Мартини, услышав мой вопрос, показал мне на один из соседних столиков.

– Вон видите там двух высоких блондинов, рядом с ними, спиной к нам, брюнет? Это люди, которые в скором времени заменят меня, Шервуда и Левенберга, хирурга, который вас оперировал. Это выдающиеся люди, а им всего по пятнадцати лет.
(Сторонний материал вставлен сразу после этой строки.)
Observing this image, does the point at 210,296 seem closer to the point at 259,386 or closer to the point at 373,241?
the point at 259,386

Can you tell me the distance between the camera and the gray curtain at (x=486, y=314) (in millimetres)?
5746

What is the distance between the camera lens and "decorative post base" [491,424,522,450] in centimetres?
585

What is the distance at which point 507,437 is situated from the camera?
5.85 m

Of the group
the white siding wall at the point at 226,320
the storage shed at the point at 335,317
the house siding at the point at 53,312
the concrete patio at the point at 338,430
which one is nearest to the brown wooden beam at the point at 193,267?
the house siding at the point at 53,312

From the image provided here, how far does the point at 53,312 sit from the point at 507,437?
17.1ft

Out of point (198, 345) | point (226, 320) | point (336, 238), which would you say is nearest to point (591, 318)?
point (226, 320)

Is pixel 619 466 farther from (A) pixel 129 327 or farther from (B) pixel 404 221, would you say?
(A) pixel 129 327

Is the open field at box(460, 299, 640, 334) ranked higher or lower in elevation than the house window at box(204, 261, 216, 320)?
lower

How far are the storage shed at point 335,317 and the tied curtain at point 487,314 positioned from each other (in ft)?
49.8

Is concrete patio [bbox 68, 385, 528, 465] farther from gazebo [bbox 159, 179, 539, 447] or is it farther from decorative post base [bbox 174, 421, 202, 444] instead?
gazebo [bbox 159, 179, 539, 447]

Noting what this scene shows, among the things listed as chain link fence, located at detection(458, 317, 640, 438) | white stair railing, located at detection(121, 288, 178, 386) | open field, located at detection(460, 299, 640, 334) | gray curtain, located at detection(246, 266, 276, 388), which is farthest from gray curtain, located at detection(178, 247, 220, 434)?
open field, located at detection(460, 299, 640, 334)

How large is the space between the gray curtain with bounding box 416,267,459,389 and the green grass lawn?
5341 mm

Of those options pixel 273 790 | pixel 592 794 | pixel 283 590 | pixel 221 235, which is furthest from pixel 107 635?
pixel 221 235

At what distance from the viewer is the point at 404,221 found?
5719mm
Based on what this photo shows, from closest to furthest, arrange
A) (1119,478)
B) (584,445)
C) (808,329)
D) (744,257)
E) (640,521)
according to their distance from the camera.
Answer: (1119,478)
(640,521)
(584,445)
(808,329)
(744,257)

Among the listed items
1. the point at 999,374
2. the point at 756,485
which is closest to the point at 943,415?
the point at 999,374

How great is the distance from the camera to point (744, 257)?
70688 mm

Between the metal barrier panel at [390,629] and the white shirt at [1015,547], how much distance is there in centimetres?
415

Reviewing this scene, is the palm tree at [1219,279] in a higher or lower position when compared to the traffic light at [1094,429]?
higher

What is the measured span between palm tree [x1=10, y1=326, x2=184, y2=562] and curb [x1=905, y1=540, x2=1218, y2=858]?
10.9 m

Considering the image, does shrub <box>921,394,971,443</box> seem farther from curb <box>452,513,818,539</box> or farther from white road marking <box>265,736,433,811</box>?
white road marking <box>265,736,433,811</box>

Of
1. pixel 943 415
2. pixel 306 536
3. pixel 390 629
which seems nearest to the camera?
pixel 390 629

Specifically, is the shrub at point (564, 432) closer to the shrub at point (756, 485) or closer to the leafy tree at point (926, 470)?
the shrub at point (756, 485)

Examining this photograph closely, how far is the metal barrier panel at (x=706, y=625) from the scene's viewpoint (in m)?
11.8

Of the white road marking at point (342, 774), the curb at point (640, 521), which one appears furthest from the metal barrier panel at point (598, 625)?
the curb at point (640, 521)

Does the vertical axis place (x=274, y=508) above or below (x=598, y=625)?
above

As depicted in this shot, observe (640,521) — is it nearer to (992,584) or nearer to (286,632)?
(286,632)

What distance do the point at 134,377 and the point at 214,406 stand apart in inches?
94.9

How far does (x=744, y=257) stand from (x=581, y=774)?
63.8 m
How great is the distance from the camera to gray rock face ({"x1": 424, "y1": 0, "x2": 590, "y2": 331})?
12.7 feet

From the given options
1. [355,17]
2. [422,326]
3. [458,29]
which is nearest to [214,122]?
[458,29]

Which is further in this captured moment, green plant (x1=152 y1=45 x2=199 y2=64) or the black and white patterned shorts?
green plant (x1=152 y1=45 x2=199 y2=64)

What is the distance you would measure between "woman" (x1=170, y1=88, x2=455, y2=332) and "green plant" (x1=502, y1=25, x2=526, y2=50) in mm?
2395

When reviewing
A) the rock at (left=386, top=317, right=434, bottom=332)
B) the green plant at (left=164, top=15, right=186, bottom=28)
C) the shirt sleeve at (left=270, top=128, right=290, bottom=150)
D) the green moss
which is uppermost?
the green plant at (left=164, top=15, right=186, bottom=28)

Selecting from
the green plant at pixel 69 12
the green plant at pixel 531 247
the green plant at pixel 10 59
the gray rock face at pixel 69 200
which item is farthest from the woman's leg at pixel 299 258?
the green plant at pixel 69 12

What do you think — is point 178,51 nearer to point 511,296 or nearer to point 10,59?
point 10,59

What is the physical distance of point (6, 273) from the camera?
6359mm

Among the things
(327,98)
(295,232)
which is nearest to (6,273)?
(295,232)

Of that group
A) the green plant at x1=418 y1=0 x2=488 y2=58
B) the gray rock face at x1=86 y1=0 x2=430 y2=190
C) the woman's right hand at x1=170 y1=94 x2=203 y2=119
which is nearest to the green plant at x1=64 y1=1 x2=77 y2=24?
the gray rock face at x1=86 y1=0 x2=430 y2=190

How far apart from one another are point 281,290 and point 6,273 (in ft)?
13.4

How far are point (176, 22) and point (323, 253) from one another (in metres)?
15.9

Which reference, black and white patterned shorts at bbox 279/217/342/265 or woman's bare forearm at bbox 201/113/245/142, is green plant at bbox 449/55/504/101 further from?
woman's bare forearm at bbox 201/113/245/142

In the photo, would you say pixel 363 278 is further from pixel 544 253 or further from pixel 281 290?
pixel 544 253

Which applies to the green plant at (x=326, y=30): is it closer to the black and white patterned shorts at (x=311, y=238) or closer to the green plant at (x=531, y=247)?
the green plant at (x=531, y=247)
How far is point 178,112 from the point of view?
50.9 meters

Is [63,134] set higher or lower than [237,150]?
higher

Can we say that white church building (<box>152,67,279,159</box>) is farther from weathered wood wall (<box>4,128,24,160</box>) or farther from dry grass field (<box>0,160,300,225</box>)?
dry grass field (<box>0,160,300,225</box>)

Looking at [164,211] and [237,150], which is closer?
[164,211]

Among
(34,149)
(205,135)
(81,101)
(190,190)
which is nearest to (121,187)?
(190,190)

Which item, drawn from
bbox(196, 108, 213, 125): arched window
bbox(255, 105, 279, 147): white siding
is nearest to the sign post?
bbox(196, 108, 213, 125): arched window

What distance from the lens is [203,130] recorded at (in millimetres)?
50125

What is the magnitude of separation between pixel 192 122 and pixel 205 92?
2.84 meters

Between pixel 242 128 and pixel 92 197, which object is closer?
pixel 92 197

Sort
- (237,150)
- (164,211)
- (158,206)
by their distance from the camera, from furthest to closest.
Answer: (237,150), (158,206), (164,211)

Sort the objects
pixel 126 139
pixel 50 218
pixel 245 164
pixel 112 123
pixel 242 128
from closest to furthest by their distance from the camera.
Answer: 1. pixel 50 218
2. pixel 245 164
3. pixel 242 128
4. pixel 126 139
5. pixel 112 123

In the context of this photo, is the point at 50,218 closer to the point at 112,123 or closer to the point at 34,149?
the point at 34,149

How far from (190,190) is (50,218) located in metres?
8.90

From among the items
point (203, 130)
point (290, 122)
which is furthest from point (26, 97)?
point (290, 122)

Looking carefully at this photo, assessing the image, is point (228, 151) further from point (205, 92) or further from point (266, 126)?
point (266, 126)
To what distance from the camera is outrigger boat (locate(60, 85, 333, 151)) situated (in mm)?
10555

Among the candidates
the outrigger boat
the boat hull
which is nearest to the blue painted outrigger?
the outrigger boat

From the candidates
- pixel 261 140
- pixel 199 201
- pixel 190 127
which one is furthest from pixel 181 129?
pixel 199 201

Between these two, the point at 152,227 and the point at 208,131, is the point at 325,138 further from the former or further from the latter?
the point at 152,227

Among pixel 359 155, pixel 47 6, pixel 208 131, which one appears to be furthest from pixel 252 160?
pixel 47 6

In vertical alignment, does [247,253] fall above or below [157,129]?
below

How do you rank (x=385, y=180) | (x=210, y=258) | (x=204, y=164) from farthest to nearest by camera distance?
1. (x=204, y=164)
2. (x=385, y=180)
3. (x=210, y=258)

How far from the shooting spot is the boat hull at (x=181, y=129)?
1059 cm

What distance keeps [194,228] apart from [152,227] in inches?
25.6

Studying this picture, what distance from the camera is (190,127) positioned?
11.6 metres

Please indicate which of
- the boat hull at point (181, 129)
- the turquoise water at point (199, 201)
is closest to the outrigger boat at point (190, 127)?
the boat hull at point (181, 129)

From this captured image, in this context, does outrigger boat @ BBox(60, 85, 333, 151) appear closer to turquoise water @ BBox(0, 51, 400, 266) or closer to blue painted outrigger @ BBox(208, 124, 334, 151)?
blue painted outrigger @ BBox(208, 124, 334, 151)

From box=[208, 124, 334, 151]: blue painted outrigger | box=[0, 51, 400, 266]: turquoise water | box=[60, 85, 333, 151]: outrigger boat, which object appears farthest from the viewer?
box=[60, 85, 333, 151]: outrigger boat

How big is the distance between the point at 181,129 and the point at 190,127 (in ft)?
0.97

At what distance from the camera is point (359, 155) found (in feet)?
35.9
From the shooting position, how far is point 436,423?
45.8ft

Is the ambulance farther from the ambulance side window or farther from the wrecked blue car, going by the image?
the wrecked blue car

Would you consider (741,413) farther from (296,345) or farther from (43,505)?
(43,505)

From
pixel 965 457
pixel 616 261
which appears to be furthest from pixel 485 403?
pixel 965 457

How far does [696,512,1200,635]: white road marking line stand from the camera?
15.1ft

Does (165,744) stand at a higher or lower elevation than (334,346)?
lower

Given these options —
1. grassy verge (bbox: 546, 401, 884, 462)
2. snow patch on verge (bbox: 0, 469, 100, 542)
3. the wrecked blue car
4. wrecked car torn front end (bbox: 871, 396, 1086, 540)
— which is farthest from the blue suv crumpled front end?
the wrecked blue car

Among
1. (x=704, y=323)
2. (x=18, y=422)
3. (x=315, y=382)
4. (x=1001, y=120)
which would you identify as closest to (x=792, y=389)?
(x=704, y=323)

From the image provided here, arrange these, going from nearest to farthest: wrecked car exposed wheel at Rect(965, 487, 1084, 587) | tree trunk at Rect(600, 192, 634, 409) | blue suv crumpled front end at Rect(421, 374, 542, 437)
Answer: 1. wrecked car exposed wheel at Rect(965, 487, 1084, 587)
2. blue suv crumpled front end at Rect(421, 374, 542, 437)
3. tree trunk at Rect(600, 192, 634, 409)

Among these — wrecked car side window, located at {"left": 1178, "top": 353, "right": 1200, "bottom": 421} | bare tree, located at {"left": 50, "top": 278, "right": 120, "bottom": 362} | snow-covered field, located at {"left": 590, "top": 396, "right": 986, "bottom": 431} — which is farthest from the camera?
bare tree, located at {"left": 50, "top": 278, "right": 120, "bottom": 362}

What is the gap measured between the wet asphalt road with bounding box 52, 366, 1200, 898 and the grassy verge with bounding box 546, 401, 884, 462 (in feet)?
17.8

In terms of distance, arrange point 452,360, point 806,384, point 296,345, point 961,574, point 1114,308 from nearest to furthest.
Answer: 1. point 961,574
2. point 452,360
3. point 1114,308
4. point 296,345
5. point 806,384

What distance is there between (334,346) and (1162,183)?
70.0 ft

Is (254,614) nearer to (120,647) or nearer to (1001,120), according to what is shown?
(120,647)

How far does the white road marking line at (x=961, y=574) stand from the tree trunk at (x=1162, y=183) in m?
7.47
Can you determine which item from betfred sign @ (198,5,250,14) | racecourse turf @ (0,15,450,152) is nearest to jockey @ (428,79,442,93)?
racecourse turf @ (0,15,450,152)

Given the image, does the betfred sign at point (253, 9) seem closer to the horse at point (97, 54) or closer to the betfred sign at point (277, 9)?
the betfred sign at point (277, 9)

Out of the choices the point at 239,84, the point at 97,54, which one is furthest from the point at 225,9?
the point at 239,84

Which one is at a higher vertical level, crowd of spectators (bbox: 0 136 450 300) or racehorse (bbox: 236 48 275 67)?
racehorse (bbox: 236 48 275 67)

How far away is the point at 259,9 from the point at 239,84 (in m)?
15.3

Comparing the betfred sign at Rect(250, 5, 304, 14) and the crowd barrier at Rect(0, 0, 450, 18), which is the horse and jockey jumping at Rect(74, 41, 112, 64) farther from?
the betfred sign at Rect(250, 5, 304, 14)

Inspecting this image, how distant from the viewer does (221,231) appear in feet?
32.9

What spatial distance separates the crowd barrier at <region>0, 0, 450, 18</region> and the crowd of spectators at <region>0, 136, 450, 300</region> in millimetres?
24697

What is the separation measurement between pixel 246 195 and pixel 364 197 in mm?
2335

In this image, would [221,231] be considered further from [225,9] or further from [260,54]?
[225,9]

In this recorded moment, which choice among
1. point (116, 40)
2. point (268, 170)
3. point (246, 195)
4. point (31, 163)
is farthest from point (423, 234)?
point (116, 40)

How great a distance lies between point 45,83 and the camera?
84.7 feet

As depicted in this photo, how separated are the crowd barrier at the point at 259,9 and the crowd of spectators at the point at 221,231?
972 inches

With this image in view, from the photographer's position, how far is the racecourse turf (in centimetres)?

Каково, дружище?

– Можем ли мы с ними конкурировать? – сказал Фишер.

– Следующие поколения идут еще более удачные, – с жаром воскликнул Петровский.

– Тогда мы попадем под их начало, – заметил Карно, закуривая папиросу. – Я пью за здоровье этих поколений и за здоровье нас, отживающих ихтиозавров.

Мы все выпили потребованное нами тем временем шампанское.

Петровский выпил бокал до дна и снова наполнил его.

– Я не жалею ихтиозавров, – заговорил он. – Будущее принадлежит моим воспитанникам. 3наете ли вы, – обратился он ко мне, – какой это трудоспособный, неприхотливый, честный народ?

– Ну, конечно, – перебил его Мартини, – мы не можем с ними сравниться: мы люди, а они машины. В восемь лет они достигают полного развития, благодаря вашим ухищрениям. Науку они воспринимают без собственных усилий, механическим путем. Но чтобы им принадлежало будущее – в это я не верю. Мы, только мы – соль земли. Мы знаем, для чего мы живем, а они не знают.

Карно засмеялся при этих словах и, нагнувшись к Мартини, ласково сказал:

– Мы живем ради макарон и ради набережной Неаполя?

– Ха-ха-ха! – закатился веселым смехом Мартини. – Хотя бы и так. Ради этого стоит жить, особенно если сюда присоединить хорошенькую черноглазую девчонку.